By the time we were seated in the Fernwood Tea Room, with a round, cherry-wooden table, and surrounded with period paintings of children in elegant frocks and countryside scenes, I wanted to ask for my petticoat.

It is said that “Afternoon” tea was created by Anne, Duchess of Bedford. In the late 1830s, the English normally had two meals: breakfast in the morning and dinner late at night. Anne was said to have had a “sinking feeling” during the long gap between meals, and requested for her ladies-in-waiting to bring her light sandwiches and tea in the late afternoon. She began to invite others to join her during her Afternoon Tea and thus, started a tradition.

The most difficult part in choosing a tea from the menu was that the variety and selection was outstanding: the menu stemmed from very traditional black and green teas, to exquisitely flavored and aromatic loose teas. I became partial to the loose-leaf Chocolate Mint Black Tea, so I went with that one as my first choice.

While we were deciding what to order, the owner of the inn, Liz Sullivan, came to see our table. She was well acquainted and kept in touch with most of her frequent customers, including my boyfriend’s parents. When I spoke to Liz Sullivan later about the High Tea Service and the inn and itself, she emphasized that their chef made the experience unique.

“Our chef is well trained and an expert baker. The food is paramount to a good tea, and the service must be equally as captivating,” Liz said. “It’s a comforting and culturally influenced ritual. We present everything in an elegant, yet relaxed way. You still feel the Pittsburgh charm.”

Indeed, even the layout of the table was perfectly created. The silverware that was brought out was beautiful, decorated in gold and flowers. Now, I usually drink my tea without any add-ons, but the server recommended that I add a little milk and honey to my tea. It smelled like chocolate cake, and the add-ons truly brought out the flavor of the chocolate and the mint. I’m a very easily amused girl, so the fact that the sugar was given to us in sugar cubes and the honey in little plastic tubes sent me over the edge.
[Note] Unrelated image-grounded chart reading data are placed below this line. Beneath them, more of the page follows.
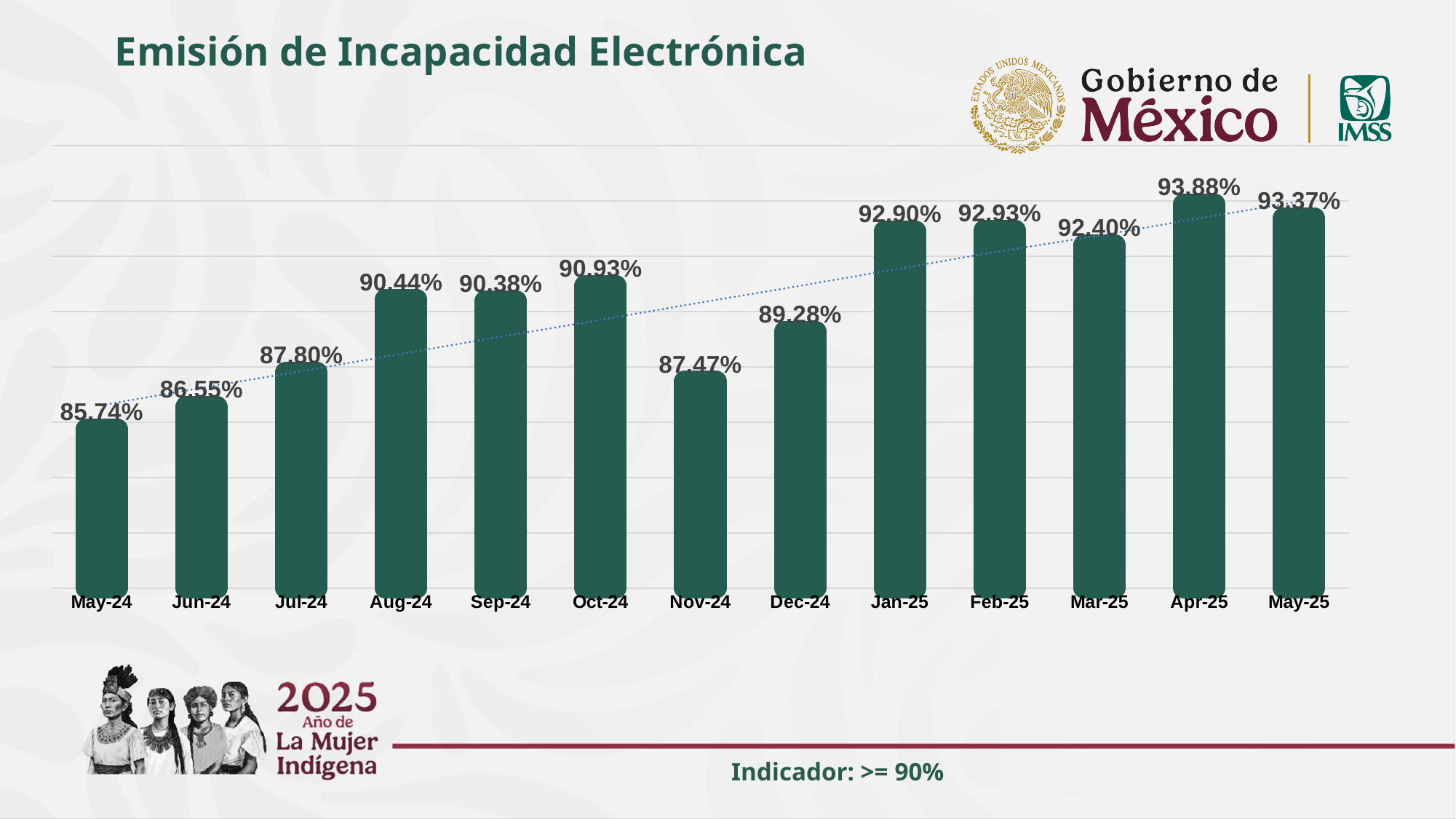
Which month has the highest value? Apr-25 What is the value for Aug-24? 90.44% Do the values generally rise or fall from May-24 to May-25? Rise What is the difference between the values for Jan-25 and Dec-24? 3.62 percentage points How many months are shown on the x axis? 13 Which is larger, the value for Oct-24 or the value for Nov-24? Oct-24 What is the value for May-25? 93.37% Which month has the lowest value? May-24 What is the value for Nov-24? 87.47% What kind of chart is shown on the slide? Bar chart What is the difference between the values for Apr-25 and May-24? 8.14 percentage points What is the title of the chart? Emisión de Incapacidad Electrónica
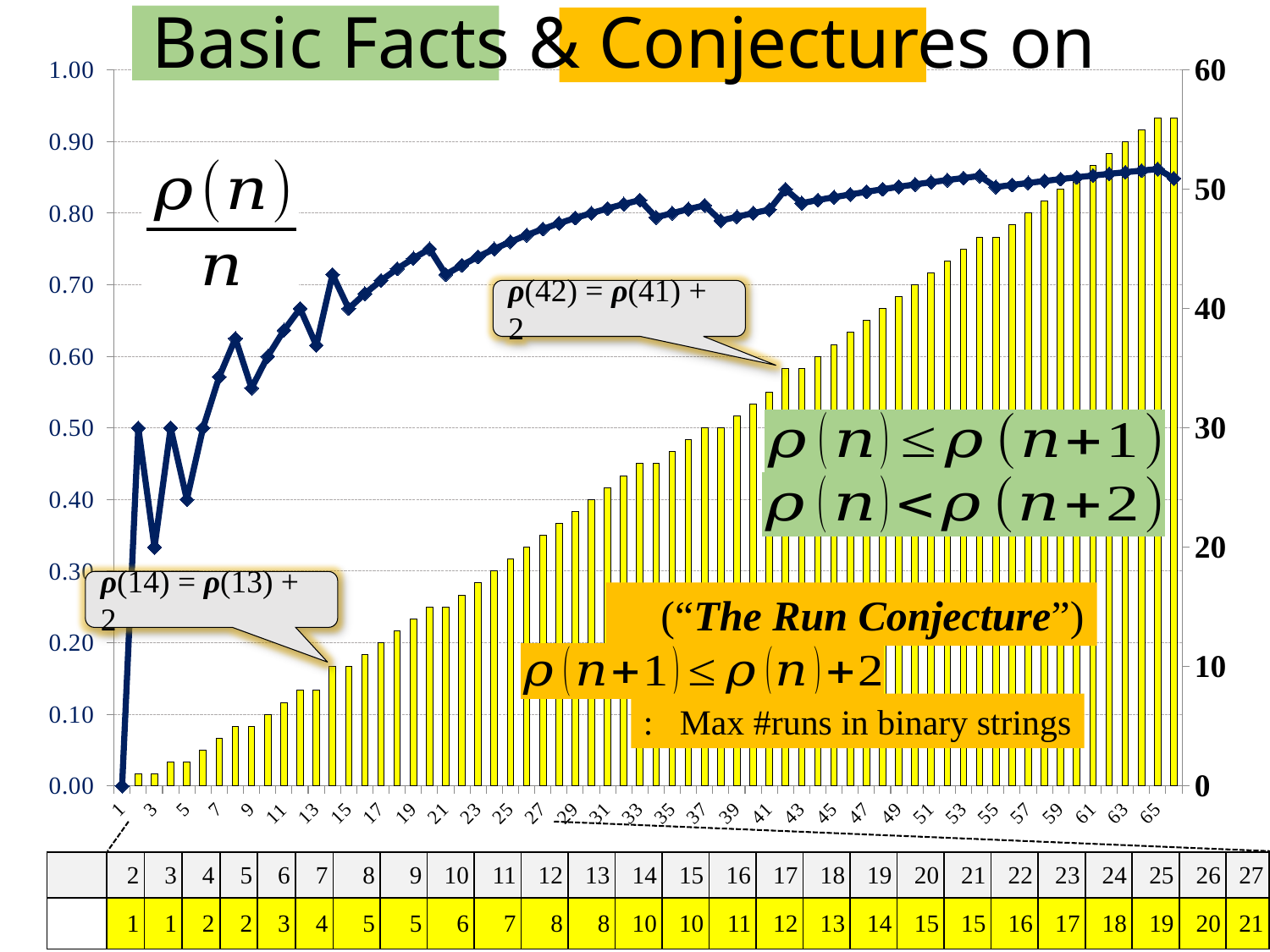
According to the table below the chart, what is the value of ρ(n) for n = 14? 10 Do the yellow bars generally rise or fall as n increases along the x axis? rise Using the table below the chart, which is larger, ρ(20) or ρ(21)? They are equal (15) What is the maximum value shown on the right-hand vertical axis? 60 What kind of chart is shown on the slide? A combination bar and line chart Is the tallest yellow bar at the right end of the chart greater or less than 50 on the right-hand axis? greater According to the table below the chart, what is the value of ρ(n) for n = 13? 8 Using the table below the chart, what is the difference between ρ(14) and ρ(13)? 2 According to the table below the chart, what is the value of ρ(n) for n = 27? 21 What does the callout pointing at the bar for n = 42 say? ρ(42) = ρ(41) + 2 Is the yellow bar for n = 42 greater or less than 30 on the right-hand axis? greater Is the value of the ρ(n)/n line at n = 3 greater or less than 0.40? less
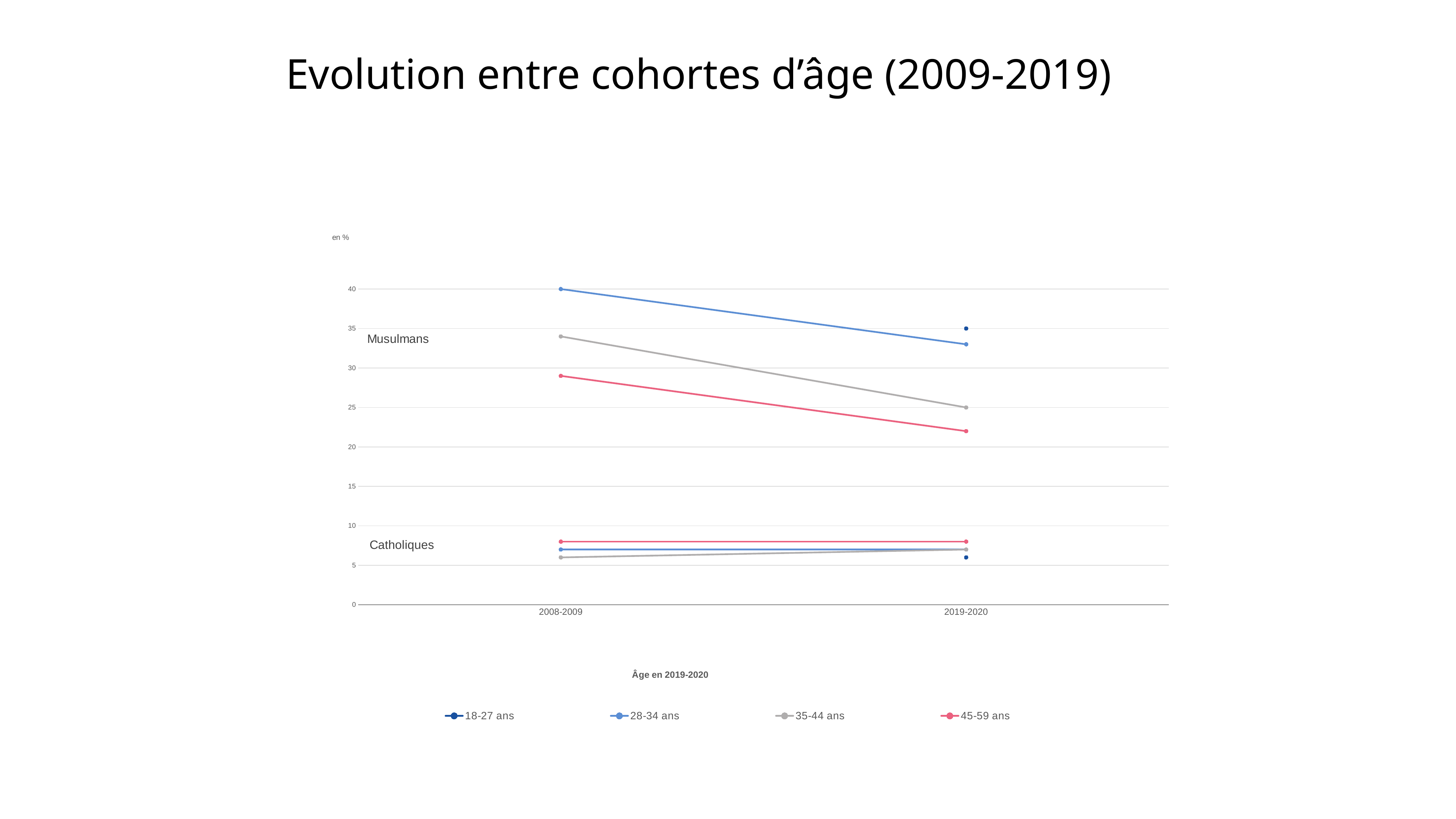
For the Musulmans group, is the value of the 45-59 ans series in 2019-2020 greater or less than 25? less For the Musulmans group, what is the value of the 28-34 ans series in 2008-2009? 40 For the Musulmans group, what is the value of the 35-44 ans series in 2019-2020? 25 How many points are on the x axis? 2 What unit label is shown on the y axis? en % For the Musulmans group, what is the value of the 18-27 ans series in 2019-2020? 35 For the Musulmans group, does the 28-34 ans line rise or fall from 2008-2009 to 2019-2020? fall For the Musulmans group in 2008-2009, which is larger: the 28-34 ans value or the 45-59 ans value? 28-34 ans For the Musulmans group in 2019-2020, what is the difference between the 18-27 ans value and the 35-44 ans value? 10 How many series does the legend list? 4 For the Musulmans group in 2008-2009, which series has the highest value? 28-34 ans What kind of chart is shown on the slide? line chart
Since then, “High” and “Afternoon” Tea has evolved into what is served in many English Tea establishments throughout the United States. My experience at the Inn on Negley would have been traditionally notated as an “Afternoon” Tea. It was sometimes known as “Low” Tea because guests were seated in low armchairs with low side-tables on which they would place their cups and saucers.

After I finished two (or maybe three) cups of my chocolate-y tea, the server encouraged all of us to sample more teas. I opted for a more traditional green tea, just as the server brought out marmalade and cherry jam in little, silver bowls. Then, a tiered cake stand of cucumber or egg and mustard cress sandwiches, scones with jam and cream, and a selection of pastries and small cakes followed. We each sampled the dishes, marveling at how such fresh, simple ingredients could taste so delicious. Perhaps it was the inclusion of the delicious food, or the wonderful company, or the piping hot and aromatic tea, or maybe the beautiful and historic atmosphere, but as our High Tea began to wind down, I felt that I had learned more about tea drinking in the past hour than I had in my lifetime.

All at once, I felt regal and perfectly content.